While Liu shared how downtime has become increasingly tolerated, while their pain is present with "notable outages at companies like Amazon, United Airlines and Bank of America prove that no business is invincible when it comes to service interruptions." He suggests that "the simple reality is that technology operations are increasingly dependent on good automation to deliver the expected business performance."
Liu asserts that "the most effective way to reconcile speed and control is automation. And as application changes have brought about the biggest challenge in IT, so will automating the application delivery process."
One would assume that by automating all deployments, everything will to run as planned – no surprises, right?

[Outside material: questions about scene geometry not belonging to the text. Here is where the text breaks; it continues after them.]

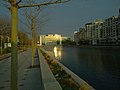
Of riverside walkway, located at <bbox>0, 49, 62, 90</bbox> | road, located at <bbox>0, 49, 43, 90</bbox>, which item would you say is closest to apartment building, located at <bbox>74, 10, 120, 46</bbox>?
road, located at <bbox>0, 49, 43, 90</bbox>

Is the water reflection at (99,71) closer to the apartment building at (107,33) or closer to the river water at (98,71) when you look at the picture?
the river water at (98,71)

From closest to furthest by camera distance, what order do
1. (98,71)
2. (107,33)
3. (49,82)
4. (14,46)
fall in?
(14,46), (49,82), (98,71), (107,33)

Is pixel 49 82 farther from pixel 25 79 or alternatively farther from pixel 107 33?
pixel 107 33

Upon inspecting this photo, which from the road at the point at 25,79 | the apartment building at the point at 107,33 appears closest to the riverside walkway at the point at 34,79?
the road at the point at 25,79

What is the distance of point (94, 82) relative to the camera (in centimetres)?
1661

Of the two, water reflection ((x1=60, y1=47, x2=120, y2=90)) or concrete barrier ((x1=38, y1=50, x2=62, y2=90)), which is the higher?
concrete barrier ((x1=38, y1=50, x2=62, y2=90))

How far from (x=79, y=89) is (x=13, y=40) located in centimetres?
404

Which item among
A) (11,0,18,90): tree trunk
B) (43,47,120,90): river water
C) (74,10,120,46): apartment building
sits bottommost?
(43,47,120,90): river water

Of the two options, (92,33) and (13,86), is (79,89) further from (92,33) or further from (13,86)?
(92,33)

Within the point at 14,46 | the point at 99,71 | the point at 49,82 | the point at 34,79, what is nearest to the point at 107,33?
the point at 99,71

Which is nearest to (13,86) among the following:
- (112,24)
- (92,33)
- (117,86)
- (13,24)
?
A: (13,24)

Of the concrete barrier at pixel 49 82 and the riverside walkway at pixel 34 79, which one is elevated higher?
the concrete barrier at pixel 49 82

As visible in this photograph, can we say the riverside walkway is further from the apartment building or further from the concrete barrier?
the apartment building

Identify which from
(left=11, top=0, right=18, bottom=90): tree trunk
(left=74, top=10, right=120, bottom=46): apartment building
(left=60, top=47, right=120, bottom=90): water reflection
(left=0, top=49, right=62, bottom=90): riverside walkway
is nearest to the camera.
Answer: (left=11, top=0, right=18, bottom=90): tree trunk
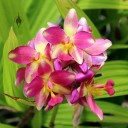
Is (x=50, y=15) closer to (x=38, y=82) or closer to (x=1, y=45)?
(x=1, y=45)

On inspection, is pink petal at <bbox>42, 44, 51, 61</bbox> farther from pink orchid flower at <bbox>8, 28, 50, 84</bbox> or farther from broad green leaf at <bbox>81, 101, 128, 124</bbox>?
broad green leaf at <bbox>81, 101, 128, 124</bbox>

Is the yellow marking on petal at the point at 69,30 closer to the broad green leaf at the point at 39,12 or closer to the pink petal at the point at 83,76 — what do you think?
the pink petal at the point at 83,76

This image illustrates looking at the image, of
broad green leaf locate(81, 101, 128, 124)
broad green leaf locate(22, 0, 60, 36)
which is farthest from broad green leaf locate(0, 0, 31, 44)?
broad green leaf locate(81, 101, 128, 124)

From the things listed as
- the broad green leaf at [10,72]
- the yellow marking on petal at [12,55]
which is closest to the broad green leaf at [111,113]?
the broad green leaf at [10,72]

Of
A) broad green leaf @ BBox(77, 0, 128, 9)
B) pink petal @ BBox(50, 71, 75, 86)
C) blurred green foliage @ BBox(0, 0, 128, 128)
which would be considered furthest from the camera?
broad green leaf @ BBox(77, 0, 128, 9)

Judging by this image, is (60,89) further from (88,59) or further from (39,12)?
(39,12)

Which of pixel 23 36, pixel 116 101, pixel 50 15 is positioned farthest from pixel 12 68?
pixel 116 101
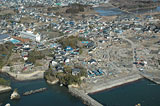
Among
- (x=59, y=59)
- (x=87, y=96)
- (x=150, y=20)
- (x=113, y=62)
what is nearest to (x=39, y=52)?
(x=59, y=59)

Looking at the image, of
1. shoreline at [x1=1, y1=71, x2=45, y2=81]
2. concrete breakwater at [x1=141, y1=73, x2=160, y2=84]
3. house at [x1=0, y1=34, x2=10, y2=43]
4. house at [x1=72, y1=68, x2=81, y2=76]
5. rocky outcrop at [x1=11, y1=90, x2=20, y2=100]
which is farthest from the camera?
house at [x1=0, y1=34, x2=10, y2=43]

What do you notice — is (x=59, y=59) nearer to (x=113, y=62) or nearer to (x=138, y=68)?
(x=113, y=62)

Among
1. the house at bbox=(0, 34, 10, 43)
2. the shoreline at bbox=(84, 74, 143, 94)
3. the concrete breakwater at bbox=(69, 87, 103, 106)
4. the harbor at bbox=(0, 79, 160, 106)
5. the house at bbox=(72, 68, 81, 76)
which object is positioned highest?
the house at bbox=(0, 34, 10, 43)

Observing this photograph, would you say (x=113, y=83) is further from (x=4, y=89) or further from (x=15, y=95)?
(x=4, y=89)

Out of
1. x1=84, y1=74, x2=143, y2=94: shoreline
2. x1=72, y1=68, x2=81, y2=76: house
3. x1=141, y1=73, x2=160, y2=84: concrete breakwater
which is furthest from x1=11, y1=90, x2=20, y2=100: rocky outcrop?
x1=141, y1=73, x2=160, y2=84: concrete breakwater

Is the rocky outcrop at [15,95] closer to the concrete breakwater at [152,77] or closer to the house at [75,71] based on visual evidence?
the house at [75,71]

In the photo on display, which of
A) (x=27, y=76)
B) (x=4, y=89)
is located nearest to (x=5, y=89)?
(x=4, y=89)

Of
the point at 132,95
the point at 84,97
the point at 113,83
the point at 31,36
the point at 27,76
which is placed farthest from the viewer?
the point at 31,36

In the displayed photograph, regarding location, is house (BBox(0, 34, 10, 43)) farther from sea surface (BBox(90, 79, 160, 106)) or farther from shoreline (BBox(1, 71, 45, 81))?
sea surface (BBox(90, 79, 160, 106))
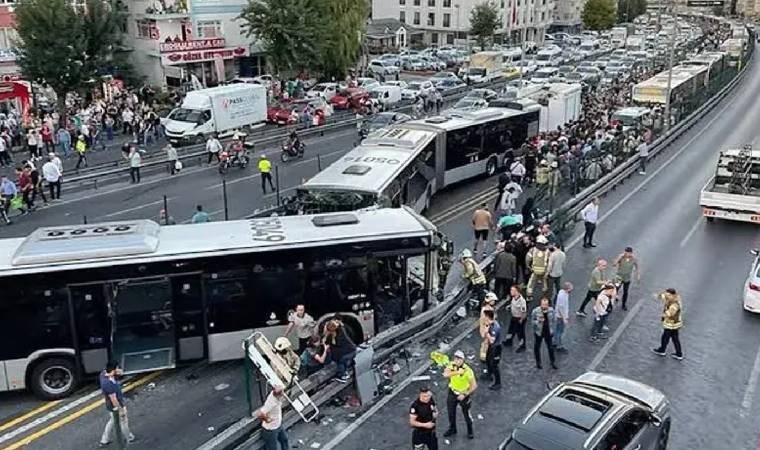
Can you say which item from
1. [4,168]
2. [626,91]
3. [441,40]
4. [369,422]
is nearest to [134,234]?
[369,422]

Not exactly. This premise doesn't goes far enough. There are several ways to see where deployment automation alone still falls short.
The Risk of Rollback
Liu holds that "Essential to avoiding outages is automatic rollback, which has been the holy grail of deployment automation for a long time. It guarantees your system will not be left unstable due to a botched upgrade process. Automatic rollback, in a way, serves as a way to mend the conflict between Dev teams and Ops team, where Dev wants to rapidly push out new applications and features, while Ops takes a more cautious approach. Automatic rollback as part of DevOps makes for a deployment model that is flexible to meet the changing demands of application upgrades and fixes."
As was suggested in the article frequent changes, fixes, and improvements, are inherent parts of today's systems. So automated rollback to the state prior to the faulty change can be very desirable.

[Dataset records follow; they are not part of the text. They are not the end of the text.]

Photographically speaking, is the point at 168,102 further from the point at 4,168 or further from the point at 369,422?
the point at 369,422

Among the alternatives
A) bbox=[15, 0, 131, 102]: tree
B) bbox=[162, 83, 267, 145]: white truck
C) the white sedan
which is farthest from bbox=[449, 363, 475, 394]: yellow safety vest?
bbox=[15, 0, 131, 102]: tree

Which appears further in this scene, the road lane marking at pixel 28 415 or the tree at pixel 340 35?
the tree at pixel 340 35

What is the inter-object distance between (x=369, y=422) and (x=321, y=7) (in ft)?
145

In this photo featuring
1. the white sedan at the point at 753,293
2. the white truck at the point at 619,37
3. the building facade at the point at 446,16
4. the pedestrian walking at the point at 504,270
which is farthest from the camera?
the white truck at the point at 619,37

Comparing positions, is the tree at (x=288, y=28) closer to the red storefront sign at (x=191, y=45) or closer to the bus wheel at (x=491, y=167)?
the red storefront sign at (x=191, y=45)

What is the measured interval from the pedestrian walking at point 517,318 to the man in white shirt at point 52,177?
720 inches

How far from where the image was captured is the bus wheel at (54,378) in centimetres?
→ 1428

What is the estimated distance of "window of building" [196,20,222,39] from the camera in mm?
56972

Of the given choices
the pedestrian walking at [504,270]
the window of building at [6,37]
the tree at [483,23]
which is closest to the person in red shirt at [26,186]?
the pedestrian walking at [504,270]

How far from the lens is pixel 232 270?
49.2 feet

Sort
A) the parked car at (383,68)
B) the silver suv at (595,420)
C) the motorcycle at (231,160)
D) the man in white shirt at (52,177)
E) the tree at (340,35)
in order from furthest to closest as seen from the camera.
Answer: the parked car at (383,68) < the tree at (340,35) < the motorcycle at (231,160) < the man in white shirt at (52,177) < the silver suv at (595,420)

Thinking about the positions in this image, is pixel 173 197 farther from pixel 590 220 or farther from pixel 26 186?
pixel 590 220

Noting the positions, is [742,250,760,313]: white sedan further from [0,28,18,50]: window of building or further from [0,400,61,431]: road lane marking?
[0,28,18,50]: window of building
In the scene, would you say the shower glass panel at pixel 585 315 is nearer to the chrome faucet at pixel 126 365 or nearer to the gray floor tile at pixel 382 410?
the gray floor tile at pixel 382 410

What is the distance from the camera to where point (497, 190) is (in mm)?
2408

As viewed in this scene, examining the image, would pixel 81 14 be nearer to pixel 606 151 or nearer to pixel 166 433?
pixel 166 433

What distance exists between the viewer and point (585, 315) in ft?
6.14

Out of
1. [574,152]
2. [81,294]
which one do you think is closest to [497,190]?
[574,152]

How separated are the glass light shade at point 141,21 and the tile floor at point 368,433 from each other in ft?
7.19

However, problems are often only discovered after a good amount of time have passed following a release to production. The more time that passes, the harder it is to roll back. Users get accustomed to new features, so you can't just remove them. Business and customer data is also accumulated in updated schemas making it difficult to roll the database back to support application rollback. Or sometimes a deployed change was supposed to address a critical issue. Rolling back can bring that issue back.

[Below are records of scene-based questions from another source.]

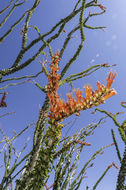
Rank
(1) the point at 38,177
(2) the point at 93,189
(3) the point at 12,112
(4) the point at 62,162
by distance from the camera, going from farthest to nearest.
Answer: (3) the point at 12,112, (4) the point at 62,162, (2) the point at 93,189, (1) the point at 38,177

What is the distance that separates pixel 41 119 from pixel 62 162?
2.40 feet

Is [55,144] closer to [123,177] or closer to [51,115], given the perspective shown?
[51,115]

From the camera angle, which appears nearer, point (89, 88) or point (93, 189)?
point (89, 88)

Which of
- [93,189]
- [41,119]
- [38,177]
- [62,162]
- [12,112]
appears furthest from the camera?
[12,112]

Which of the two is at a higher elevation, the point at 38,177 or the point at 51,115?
the point at 51,115

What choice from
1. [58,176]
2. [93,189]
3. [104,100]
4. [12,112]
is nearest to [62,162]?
[58,176]

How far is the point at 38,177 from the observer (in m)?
0.80

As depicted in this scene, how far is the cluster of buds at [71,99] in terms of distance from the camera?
79 cm

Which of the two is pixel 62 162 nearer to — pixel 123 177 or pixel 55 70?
pixel 123 177

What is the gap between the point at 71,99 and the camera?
2.62 feet

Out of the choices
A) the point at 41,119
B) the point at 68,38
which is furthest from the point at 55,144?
the point at 68,38

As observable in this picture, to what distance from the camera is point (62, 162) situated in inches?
81.1

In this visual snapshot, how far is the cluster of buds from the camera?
2.60 ft

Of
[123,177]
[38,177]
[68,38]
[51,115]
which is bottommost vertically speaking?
[38,177]
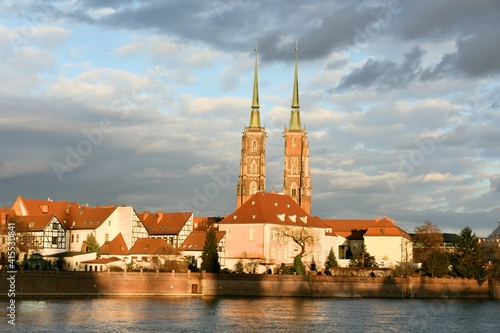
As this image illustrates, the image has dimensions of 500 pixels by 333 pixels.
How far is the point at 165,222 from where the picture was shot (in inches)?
5074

Speed and Control: Together Again?
Liu contends "As more organizations adopt DevOps models to establish collaborative environments amongst Development teams and IT Operations teams, naturally, there will be still be pain points around speed and control."
Yet the question is how will you manage one-off changes or changes that do not follow policy like this? Also, how can you discover and identify changes that have occurred in a network that may? It's simple to correct a change in one system. However, how can you validate your systems' configurations, and then update or correct any ad-hoc changes that were made? The problem is complex, and difficult to resolve. Identifying configuration changes in a timely manner before they impact the application or soon after, reduces the risks to business continuity.
Liu asserts that "The cause of each specific outage varies but what is true across the board is that business processes, applications and computing infrastructures are growing too intertwined and dependent on each other. With all these moving parts, it's the process and process control that needs to act as the IT backbone. IT process automation. ITPA keeps track of the complex inter-dependencies between applications, infrastructure and business workflows to help identify, and even predict and work around problems before they occur."
While due to the complexity and challenges, IT has adopted such tools for automating the deployment and release process, seeking to remove the human factor. Yet, configuration is still the first challenge faced with deployment automation, where only repeatable activity are automated, making some application deployments into nightmares. IT is then left wondering what automated platform actually does, what would be impact of changing deployment assets and what is the actual configuration of the managed environment?
Turbo Boost Automation with IT Operations Analytics
Managing the configuration of multiple environments is still the bane of IT Operations. Between applications, environments, and individual instances, mistakes and unauthorized changes can still happen (as we seen with some high profile organizations) demanding that IT ops spend time managing configuration values. Configuration management doesn't have to be such a painful experience.
IT Operations Analytics comes as a welcome relief to an industry that has already spent millions on mega solutions only to have their hopes and dreams shattered when implementing in their organizations. While able to quickly and efficiently discover the root cause of IT system performance problems, moreover the new discipline of IT operations analytics can provide IT Ops the tools to anticipate performance impacting events that can cripple IT operations management.
IT operations analytics translates abundant detailed configuration data and frequent changes into critical decision-support information, providing actionable insights that address practical day-to-day operations questions (like, when an incident occurs, can you quickly know "what changed"?).